L’écriture a des nerfs

Laurène Marx

Pour un temps sois peu
La performance autofictionnelle et stand-upée Pour un temps sois peu de Laurène Marx mise en scène par Fanny Sintès a créé l’évènement au MàD (Festival des Mots à Défendre) en mars 2023 au Théâtre National. Sa reprise, très attendue inaugure le printemps au Théâtre. L’occasion de discuter en toute franchise avec l’autrice prodigieuse Laurène Marx qui affirme son désir de liberté et d’authenticité.
Elle est l’une des plus grandes découvertes sur la scène théâtrale européenne actuelle. Du pur style Laurène Marx.
© Pauline Le Goff

Qui êtes-vous Laurène Marx ?

Qui suis-je ? (Rires) Cela prend du temps de se connaître soi.

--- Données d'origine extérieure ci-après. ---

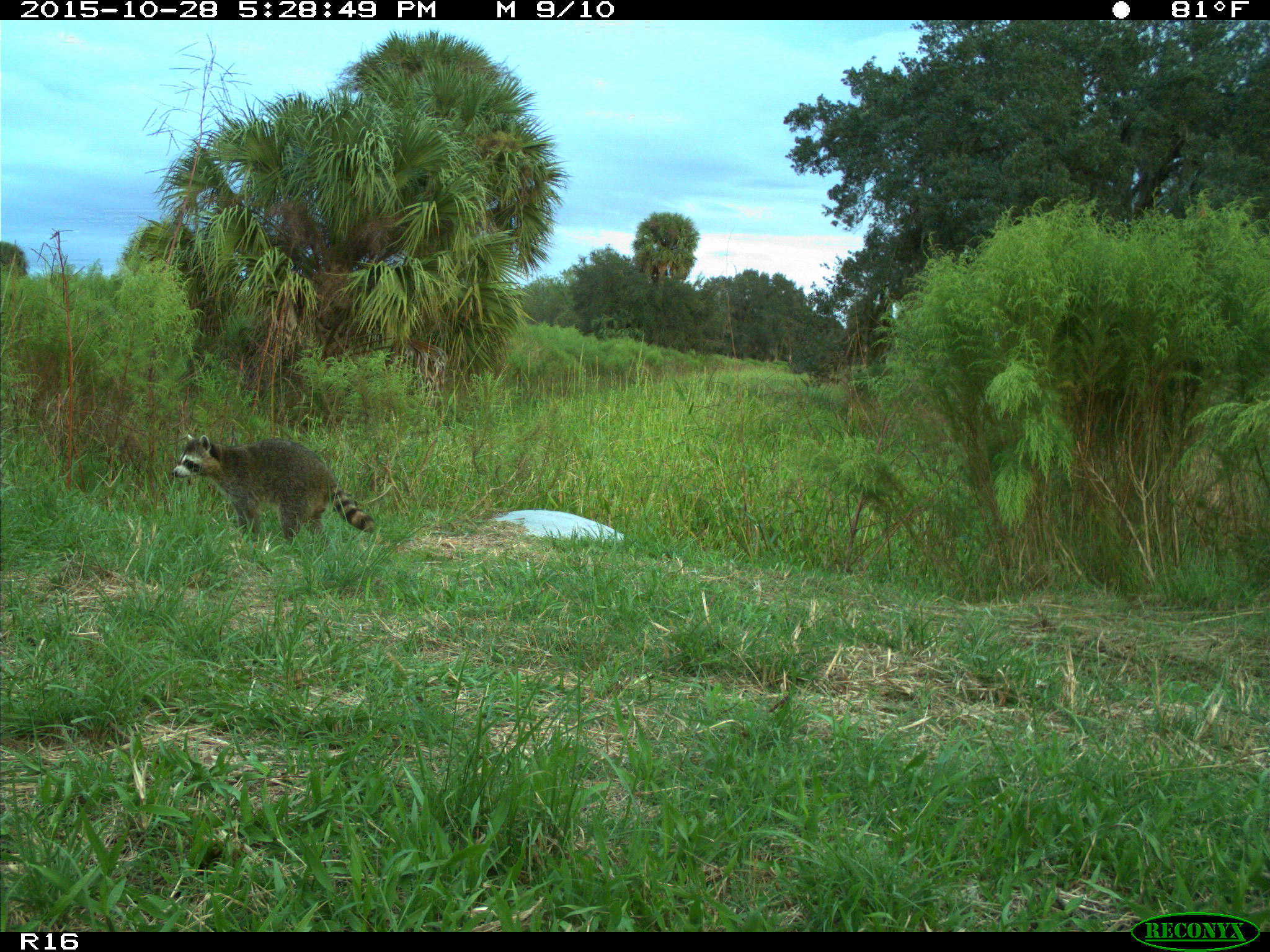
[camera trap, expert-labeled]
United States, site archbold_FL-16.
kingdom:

Il faudrait me poser la question dans une vingtaine d’années. Ce qui me définit, ce n’est pas forcément ce qui me rend sympathique. Du point de vue artistique, je suis une styliste. Je veux faire passer des messages politiques. Mon obsession première (ou question) est : comment faire en sorte que les gens écoutent ? Qu’i·els tiennent le fil d’un monologue qui dure deux heures ? Seul le style le peut. La musicalité des mots, c’est mon obsession depuis que je suis gamine. C’est l’une de mes grandes composantes. Comment formuler les choses ?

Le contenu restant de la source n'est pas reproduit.